- Developer(s): Silmarils
- Publisher(s): EU: Silmarils; UK: Daze Marketing (Amiga);
- Designer(s): Michel Pernot Pascal Einsweiler
- Programmer(s): André Rocques Louis-Marie Rocques Michel Pernot
- Artist(s): Jean-Christophe Charter Pascal Einsweiler
- Writer(s): André Rocques Louis-Marie Rocques Michel Pernot
- Composer(s): Fabrice Hautecloque
- Series: Ishar
- Engine: ALIS
- Platform(s): Amiga, Atari ST, Macintosh, MS-DOS, Atari Falcon
- Release: Amiga, Atari ST, Macintosh, MS-DOSEU: April 1992; UK: July 1992 (Amiga); Atari FalconEU: November 1992;
- Genre(s): Role-playing game
- Mode(s): Single-player

= Ishar: Legend of the Fortress =

1992 video game

Ishar: Legend of the Fortress is a 1992 role-playing video game developed and published by Silmarils for the Amiga, Atari ST, Macintosh, MS-DOS, and Atari Falcon home computers. It is the first entry in the Ishar trilogy.

==Gameplay==

Atari ST version screenshot

Ishar: Legend of the Fortress takes place on the island of Kendoria. At the beginning, the player controls a warrior called Aramir, and he must defeat Krogh, an evil sorcerer who has killed lord Jarel. The game takes its name from Krogh's fortress, Ishar, whose name means "unknown" in the game's fictional elf language. In order to achieve this, the player's characters must travel across the whole island and, among other things, meet with the surviving companions of Jarel.

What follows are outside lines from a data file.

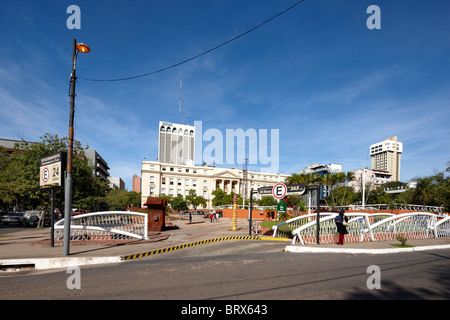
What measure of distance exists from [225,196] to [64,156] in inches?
2370

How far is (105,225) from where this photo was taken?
573 inches

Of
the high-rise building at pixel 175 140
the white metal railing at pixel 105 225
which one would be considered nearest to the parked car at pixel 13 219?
the white metal railing at pixel 105 225

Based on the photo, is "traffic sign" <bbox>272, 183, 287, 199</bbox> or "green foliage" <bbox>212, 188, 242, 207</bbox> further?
"green foliage" <bbox>212, 188, 242, 207</bbox>

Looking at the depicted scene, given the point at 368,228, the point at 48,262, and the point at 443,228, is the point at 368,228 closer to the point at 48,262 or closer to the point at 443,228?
the point at 443,228

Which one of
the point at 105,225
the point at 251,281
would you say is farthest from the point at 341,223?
the point at 105,225

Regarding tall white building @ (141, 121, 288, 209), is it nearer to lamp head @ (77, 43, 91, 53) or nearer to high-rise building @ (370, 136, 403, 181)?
lamp head @ (77, 43, 91, 53)

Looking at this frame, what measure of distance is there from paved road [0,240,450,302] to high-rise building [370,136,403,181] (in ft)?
646

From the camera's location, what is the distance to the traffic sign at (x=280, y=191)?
45.8 feet

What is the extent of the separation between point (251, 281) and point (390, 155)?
683ft

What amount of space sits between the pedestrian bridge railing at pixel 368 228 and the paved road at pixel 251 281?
335 centimetres

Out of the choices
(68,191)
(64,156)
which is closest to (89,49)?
(64,156)

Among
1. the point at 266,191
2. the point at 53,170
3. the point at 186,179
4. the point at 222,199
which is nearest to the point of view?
the point at 53,170

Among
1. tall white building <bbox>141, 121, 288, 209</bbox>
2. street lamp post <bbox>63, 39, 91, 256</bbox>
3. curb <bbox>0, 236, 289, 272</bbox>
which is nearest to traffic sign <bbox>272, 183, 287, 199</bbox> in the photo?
curb <bbox>0, 236, 289, 272</bbox>

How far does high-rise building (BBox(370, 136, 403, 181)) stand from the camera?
176 m
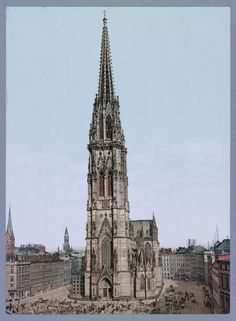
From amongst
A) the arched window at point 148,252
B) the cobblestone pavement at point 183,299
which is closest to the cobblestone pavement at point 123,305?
the cobblestone pavement at point 183,299

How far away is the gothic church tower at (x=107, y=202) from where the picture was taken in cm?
1781

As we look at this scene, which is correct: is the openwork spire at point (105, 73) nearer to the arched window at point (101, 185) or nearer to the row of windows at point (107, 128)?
the row of windows at point (107, 128)

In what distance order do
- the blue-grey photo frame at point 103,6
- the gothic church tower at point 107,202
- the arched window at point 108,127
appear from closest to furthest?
the blue-grey photo frame at point 103,6 → the gothic church tower at point 107,202 → the arched window at point 108,127

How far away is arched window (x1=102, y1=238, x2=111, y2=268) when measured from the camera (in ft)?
60.8

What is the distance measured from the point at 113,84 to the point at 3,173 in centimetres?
465

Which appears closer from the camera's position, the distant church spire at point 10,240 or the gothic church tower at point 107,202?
the distant church spire at point 10,240

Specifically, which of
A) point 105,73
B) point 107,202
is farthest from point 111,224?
point 105,73

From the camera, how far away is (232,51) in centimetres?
1414

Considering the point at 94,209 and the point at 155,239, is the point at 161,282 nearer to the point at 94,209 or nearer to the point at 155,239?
the point at 155,239

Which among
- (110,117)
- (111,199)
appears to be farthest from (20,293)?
(110,117)

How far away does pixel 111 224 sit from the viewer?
63.4 feet

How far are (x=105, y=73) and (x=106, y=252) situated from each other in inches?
203

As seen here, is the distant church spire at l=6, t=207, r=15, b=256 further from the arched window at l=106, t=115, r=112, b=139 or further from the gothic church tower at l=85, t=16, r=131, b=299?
the arched window at l=106, t=115, r=112, b=139

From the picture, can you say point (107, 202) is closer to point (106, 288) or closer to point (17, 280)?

Most of Ishar takes place in an outdoor environment, which was original for computer roleplaying games of the time. It also featured a unique system to change the lineup of player characters: the player can have up to five characters at the same time, but each one will like or dislike his comrades. These preferences come into play when the player tries to recruit or dismiss a character, because the other characters will then vote for or against the recruitment or dismissal. If a character cannot be dismissed by a vote, it is possible for the player to have him assassinated by another character, but there is a risk that other characters will murder the murderer himself, possibly creating a chain of murders that slays the whole party but one.

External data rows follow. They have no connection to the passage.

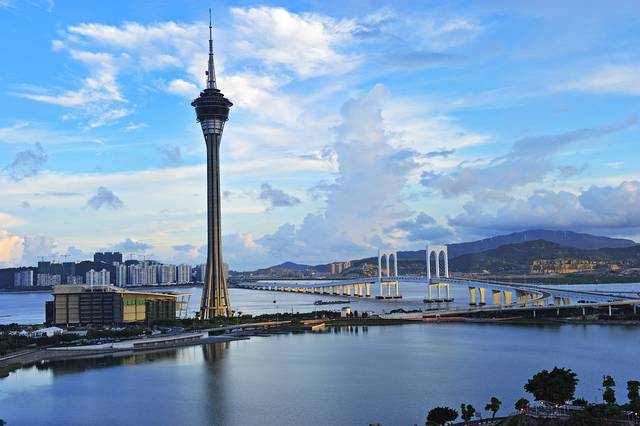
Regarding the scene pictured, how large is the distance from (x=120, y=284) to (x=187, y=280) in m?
19.7

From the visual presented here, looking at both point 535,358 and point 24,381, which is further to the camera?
point 535,358

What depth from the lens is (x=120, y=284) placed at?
427 feet

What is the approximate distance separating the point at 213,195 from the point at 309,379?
31.1 meters

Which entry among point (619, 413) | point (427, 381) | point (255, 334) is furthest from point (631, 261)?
point (619, 413)

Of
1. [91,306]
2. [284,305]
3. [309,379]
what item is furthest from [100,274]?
[309,379]

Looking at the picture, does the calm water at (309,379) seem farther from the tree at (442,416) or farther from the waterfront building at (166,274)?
the waterfront building at (166,274)

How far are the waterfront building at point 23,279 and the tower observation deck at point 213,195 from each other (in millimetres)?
101436

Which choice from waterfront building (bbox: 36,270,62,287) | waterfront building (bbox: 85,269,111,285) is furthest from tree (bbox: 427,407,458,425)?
waterfront building (bbox: 36,270,62,287)

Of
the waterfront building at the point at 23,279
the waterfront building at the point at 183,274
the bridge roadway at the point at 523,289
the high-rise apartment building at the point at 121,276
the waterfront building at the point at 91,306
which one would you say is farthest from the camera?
the waterfront building at the point at 183,274

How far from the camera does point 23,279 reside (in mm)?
140625

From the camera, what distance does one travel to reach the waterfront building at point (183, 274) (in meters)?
145

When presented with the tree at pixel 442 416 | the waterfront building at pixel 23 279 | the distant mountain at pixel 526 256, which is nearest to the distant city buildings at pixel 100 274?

This opus was the only one of the series that in order to make a save game the player had to pay 1000 gold pieces from the party's inventory.

==Reception==
Nicholas Bavington for Page 6 said "I can't recommend this game enough to those of you who enjoy a good hack and slash. To those who don't but enjoy blasting things get it anyway – you'll be hooked in minutes."

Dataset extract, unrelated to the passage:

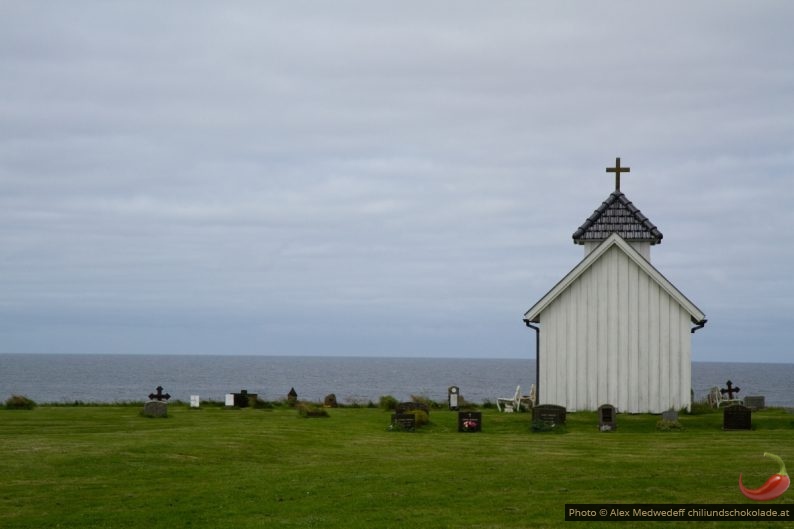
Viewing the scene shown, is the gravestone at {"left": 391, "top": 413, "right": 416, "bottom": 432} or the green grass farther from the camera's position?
the gravestone at {"left": 391, "top": 413, "right": 416, "bottom": 432}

Rob Mead for ST Format said "The Falcon version of Ishar: Legend of the Fortress is identical to the ST version in almost every respect – only the enhanced sound and graphics enable you to tell them apart."

Amiga Action said "Noticeably distinguished in the graphics area, Ishar: Legend of the Fortress plays almost as well as it looks."

Henning Vahlenkamp for Amazing Computer said "As the first AGA-specific RPG, Ishar is a rather good effort. Its straightforward control should appeal to those put off by traditional games in this genre."

Zero said "most of all, it's the exciting sense of adventure (encompassing over 100,000 screens) that makes Ishar incredibly smart."